• _Written request_:
Print the data below verbatim, starting with the line that contains "How large is" (including that line) and going on through the end of the data.
- - - - -
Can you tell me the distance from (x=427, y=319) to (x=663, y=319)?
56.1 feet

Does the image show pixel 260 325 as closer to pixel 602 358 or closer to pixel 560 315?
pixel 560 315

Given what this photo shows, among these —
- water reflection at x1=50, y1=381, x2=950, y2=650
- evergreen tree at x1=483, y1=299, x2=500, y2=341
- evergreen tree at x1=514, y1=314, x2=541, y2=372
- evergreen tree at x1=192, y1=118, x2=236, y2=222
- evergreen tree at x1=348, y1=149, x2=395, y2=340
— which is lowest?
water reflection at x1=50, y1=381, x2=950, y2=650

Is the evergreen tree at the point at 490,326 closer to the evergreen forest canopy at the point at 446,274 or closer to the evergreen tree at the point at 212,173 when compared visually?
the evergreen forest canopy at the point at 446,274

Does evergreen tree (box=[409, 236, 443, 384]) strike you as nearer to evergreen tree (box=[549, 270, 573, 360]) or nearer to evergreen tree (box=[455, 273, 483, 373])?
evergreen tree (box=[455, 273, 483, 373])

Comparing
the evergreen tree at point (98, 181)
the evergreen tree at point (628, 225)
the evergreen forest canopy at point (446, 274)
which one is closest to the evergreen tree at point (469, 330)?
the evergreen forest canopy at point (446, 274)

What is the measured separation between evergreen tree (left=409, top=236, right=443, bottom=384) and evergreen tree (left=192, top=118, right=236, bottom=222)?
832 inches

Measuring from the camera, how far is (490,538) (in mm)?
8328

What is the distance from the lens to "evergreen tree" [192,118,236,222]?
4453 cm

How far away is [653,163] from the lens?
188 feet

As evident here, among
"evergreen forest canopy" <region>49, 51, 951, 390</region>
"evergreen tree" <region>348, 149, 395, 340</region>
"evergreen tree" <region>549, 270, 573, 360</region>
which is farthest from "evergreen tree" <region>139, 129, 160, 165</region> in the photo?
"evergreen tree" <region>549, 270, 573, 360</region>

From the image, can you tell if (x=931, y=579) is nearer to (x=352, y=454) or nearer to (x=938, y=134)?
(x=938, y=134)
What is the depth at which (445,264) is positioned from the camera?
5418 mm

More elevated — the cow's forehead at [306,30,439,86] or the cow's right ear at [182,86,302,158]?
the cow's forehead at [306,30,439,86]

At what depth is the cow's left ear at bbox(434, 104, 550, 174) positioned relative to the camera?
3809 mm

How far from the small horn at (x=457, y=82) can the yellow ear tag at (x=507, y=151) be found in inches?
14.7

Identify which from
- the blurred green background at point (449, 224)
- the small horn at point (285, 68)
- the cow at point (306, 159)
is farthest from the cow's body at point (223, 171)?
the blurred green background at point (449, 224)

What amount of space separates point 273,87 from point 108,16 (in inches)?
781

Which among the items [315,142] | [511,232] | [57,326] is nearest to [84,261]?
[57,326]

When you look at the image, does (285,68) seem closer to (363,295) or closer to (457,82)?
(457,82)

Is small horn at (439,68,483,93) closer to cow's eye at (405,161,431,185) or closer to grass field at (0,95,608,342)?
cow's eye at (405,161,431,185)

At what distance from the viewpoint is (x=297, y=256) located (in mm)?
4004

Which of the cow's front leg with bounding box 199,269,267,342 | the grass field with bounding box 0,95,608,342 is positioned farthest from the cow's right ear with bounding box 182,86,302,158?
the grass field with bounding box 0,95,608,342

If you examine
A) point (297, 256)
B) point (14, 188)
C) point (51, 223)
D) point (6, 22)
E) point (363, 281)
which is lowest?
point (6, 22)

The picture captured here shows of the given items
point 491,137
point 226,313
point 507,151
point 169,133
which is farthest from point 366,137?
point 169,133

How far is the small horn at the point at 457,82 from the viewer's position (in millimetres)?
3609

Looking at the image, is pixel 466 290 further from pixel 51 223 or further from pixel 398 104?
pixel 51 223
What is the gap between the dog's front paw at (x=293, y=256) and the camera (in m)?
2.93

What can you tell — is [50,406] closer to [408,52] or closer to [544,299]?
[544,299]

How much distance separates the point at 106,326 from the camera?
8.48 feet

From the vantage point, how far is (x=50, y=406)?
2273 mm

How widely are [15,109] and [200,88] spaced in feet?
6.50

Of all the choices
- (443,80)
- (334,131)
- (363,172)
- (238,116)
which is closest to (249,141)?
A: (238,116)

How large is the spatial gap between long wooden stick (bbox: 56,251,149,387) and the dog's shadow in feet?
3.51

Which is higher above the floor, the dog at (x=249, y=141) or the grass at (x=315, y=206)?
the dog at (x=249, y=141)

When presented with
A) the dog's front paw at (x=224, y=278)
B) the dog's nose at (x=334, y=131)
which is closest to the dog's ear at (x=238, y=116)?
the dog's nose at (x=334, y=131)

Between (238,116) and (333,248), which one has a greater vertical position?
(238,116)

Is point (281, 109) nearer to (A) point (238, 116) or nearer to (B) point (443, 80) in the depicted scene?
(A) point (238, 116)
- - - - -
• _Solution below_:
How large is the spatial gap between long wooden stick (bbox: 56,251,149,387) and the dog's shadow in feet?
3.51

Which is higher above the floor, the dog at (x=249, y=141) or the grass at (x=315, y=206)?
the dog at (x=249, y=141)

When presented with
A) the dog's front paw at (x=224, y=278)
B) the dog's nose at (x=334, y=131)
which is closest to the dog's ear at (x=238, y=116)?
the dog's nose at (x=334, y=131)

Between (238,116) and (333,248), which one has a greater vertical position?
(238,116)

Is point (281, 109) nearer to (A) point (238, 116) or nearer to (B) point (443, 80) in the depicted scene?
(A) point (238, 116)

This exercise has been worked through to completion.